For her part, Henry said she’s excited about the challenge. The mayor helps make a city a community, she said, and she’s eager to keep the many people who came out to vote engaged in the city.
“What shapes the office of the mayor most is personality,” she said. “Jere Wood has a big personality and I think it influenced how people see the role. It will naturally change.”
Wood said Henry’s main role will be to be Roswell’s face, and to brag on its behalf. It’s a role the former councilwoman hasn’t played before, but one Wood said she’s capable of.
“She’s hardworking, intelligent and talented,” Wood said. “She clearly has the abilities to get things done.”
Henry, who was a member of council from 2001 to 2009 before being elected again in 2017, is the owner of H&B Promotional Products. She moved to Roswell as a young adult, after graduating from Ohio State University.
Her quiet, laid-back persona will be different from Wood's brashness, said Jerry Orlans, a councilman who left office in December after 25 years. He said the shift for the city will be "strange and interesting" — but said he also remembered that there was some resistance to Wood's sometimes-adversarial approach to council when he first took over the job.

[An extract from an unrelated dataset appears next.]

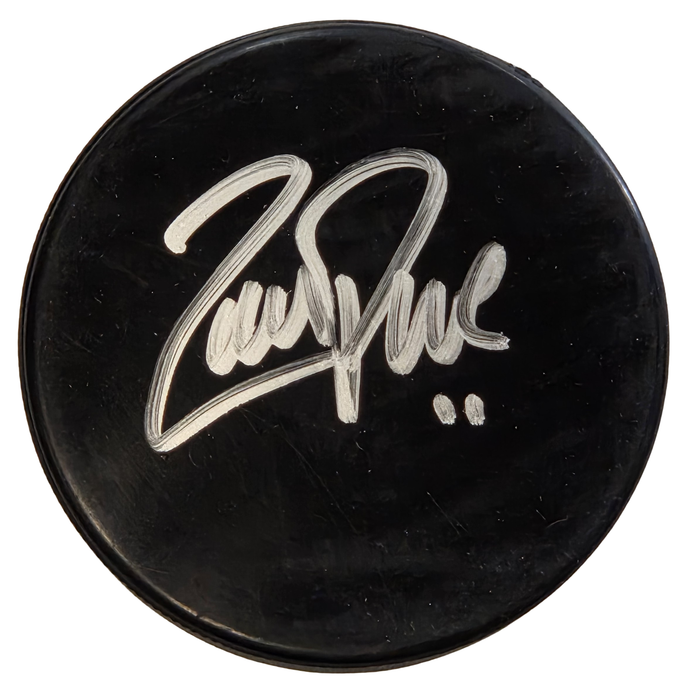 Zach Parise Signed Puck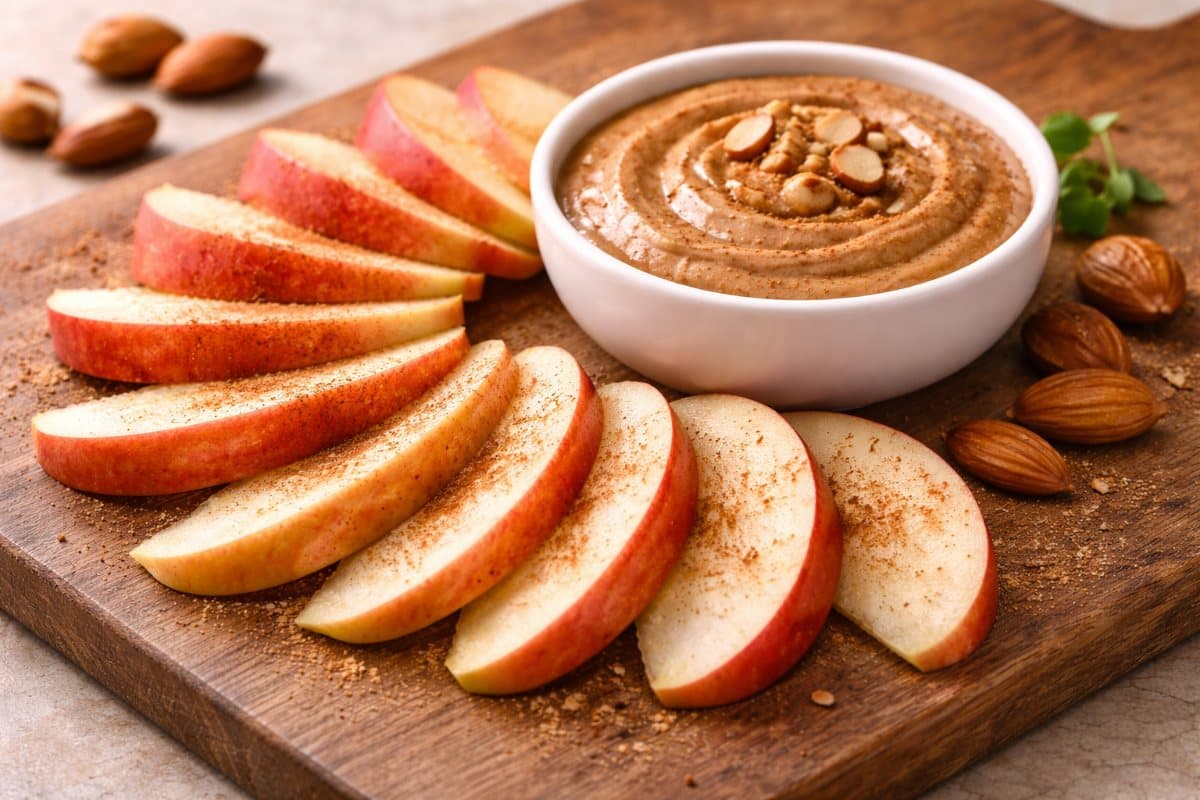 Tranches de pomme et beurre d’amande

“We had to get him to step back a little when he first got there,” Orlans said of Wood. “She is more quiet. She thinks things over.”
Sometimes, though, Henry moves quickly. One of her first orders of business in the city was to change the wallpaper in the mayor’s office. It was beige grasscloth, she said, at least 20 years old. The walls are now painted gray.
The update to the mayor’s office, Henry said, “was definitely long overdue.”